-
Download the principals dataset, the name dataset, and the general movies dataset.
-
Extract the files using either 7zip, Winrar, or gzip. For the IMDb dataset, rename it to
Imdb_Movie_Dataset.csv -
Move the files into a folder called
movie-datain the root directory of the project -
Install the Python packages using the following command:
pip install -r requirements.txt(Note: There are many of them) -
Run the following Python notebooks in order:
-
combine-data.ipynb - Extracts the data, combines it with cast & crew, and loads it into a csv file (produces combined_df.csv).
-
pivot-data.ipynb - Calculates a score for each actor and crew member based on the amount of money the movies they were in made. Compiles score averages for each movie and loads it into a csv file (produces movies_with_scores.csv). It also pivots the data in a much more basic way (just to make looking at data easier) in a csv file (produces basic_pivot_df.csv).
-
encode-data.ipynb - Drops imdb_id, overview, tagline, production_companies, keywords, and status. Converts release date into a date, month, and year. One-hot encodes adult, original language, genres, production countries, and spoken languages. Saves it all in one dataframe and onto a csv file (produces movies_encoded.csv).

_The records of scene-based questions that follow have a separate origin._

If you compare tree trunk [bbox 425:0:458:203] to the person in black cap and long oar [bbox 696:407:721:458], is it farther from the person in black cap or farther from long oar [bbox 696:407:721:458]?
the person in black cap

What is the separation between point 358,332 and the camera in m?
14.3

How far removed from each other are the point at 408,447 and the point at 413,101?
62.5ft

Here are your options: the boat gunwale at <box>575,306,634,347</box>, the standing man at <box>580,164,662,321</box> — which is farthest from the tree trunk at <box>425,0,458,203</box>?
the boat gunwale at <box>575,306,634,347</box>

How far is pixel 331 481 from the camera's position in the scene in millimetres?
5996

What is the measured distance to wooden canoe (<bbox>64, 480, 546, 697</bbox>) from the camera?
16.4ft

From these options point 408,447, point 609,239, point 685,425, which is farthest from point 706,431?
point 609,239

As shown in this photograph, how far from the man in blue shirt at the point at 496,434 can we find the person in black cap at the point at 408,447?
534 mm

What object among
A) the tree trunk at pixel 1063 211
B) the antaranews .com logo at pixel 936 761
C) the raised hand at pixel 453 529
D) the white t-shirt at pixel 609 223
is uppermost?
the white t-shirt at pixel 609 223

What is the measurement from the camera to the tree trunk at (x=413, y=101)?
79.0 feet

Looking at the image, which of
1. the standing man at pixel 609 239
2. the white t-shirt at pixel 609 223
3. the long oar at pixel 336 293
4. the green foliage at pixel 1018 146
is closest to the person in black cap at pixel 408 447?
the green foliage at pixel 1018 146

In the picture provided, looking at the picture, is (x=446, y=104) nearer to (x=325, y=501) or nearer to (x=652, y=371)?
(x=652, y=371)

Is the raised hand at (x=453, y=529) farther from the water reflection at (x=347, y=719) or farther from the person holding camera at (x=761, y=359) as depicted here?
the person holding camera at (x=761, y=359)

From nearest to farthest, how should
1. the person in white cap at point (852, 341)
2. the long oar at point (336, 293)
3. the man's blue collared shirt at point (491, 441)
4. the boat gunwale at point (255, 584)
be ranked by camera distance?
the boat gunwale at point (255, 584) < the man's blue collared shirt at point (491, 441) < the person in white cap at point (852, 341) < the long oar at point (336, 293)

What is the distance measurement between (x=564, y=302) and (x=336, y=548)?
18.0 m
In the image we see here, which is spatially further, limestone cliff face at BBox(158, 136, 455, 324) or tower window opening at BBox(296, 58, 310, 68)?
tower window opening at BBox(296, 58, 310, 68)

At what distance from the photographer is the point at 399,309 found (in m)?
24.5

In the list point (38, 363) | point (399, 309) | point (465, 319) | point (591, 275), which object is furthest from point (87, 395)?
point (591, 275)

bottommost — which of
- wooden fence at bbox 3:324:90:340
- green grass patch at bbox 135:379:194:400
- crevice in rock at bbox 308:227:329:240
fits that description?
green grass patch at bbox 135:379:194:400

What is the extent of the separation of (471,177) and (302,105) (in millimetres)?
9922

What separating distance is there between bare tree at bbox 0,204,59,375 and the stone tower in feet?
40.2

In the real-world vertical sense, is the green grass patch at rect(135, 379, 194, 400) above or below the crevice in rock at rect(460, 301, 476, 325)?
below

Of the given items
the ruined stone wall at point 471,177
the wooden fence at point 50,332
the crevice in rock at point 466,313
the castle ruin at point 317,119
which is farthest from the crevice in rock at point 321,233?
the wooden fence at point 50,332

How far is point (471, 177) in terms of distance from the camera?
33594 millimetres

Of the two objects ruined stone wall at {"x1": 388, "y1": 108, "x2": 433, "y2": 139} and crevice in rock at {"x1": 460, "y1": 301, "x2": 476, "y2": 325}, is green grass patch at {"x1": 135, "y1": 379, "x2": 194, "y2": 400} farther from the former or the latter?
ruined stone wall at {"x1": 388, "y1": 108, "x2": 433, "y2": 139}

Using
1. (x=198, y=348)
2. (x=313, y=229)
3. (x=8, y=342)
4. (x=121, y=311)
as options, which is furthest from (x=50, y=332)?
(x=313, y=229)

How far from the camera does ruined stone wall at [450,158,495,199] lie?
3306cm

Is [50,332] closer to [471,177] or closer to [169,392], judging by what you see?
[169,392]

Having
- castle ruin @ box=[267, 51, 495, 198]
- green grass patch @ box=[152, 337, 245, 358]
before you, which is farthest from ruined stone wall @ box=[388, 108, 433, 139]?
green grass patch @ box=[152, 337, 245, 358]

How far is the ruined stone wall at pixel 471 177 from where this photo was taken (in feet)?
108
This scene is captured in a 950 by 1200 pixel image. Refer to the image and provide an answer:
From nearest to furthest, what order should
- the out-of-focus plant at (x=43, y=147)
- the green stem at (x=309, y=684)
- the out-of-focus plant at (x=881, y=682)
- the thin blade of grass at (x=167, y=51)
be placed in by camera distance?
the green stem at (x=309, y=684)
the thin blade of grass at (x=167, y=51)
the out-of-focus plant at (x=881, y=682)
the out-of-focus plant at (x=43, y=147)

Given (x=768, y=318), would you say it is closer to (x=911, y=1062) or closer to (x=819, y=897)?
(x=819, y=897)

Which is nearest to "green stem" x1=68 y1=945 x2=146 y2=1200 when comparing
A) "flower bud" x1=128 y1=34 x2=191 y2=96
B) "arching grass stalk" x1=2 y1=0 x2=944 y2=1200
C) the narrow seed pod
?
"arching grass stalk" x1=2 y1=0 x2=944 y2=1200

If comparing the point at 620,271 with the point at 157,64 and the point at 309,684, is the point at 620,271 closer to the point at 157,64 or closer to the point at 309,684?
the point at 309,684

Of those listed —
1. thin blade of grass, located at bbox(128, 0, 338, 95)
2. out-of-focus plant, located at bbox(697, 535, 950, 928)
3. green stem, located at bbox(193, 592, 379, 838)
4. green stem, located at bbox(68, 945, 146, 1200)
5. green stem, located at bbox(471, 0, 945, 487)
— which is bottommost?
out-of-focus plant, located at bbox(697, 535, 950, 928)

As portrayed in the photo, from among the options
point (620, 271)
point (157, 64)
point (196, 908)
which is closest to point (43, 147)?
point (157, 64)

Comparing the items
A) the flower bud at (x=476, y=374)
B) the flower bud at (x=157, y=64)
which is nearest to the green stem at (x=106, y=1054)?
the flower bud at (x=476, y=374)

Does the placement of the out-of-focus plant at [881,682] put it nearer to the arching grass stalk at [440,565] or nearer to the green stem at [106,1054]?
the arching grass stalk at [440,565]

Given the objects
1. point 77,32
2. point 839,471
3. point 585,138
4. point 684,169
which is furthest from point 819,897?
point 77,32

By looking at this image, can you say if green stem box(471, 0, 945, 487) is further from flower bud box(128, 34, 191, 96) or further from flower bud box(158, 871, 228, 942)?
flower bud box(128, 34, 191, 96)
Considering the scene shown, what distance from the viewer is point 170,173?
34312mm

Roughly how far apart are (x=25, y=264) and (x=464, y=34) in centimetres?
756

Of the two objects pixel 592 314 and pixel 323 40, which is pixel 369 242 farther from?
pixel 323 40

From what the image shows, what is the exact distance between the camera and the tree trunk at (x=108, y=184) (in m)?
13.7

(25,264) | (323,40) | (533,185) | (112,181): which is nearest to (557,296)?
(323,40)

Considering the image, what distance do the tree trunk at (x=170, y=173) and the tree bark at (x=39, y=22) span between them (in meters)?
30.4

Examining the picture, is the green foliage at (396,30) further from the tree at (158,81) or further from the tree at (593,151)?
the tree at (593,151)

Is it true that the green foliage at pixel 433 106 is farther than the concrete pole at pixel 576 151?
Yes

- analysis.ipynb - Displays statistics on the data such as counts, averages, standard deviations, and correlations. Calculated profit and unprofitability scores and calculated correlations with non-profitability. Also calculates baseline predictions at 64%. Saved final dataset containing highest correlations as a csv (cleaned_analysis_data.csv).
-
To run one of the various machine learning models, open the corresponding notebook and run every single cell.
| File | Model | Accuracy |
|---|---|---|
| gaussian-naive-bayes.ipynb | GaussianNB | 45% |
| svm.ipynb | Support Vector Machine | 53% |
| baseline.ipynb | Calculates baseline confusion matrix predictions on 50/50 splits and 80/20 splits. | 64% |
| regression.ipynb | Logistic regression | 65% |
| KNN.ipynb | K-nearest neighbor | 70% |
| decision_tree.ipynb | Decision Tree model | 75% |
| neural.ipynb | Basic neural network | 78% |
| forest.ipynb | Random forest model | 84% |
| gradient_boost.ipynb | Two gradient boost models | 84% |
To run the Streamlit application, type the following command into the terminal: streamlit run demo.py. This should run the application on your local machine in your default web browser.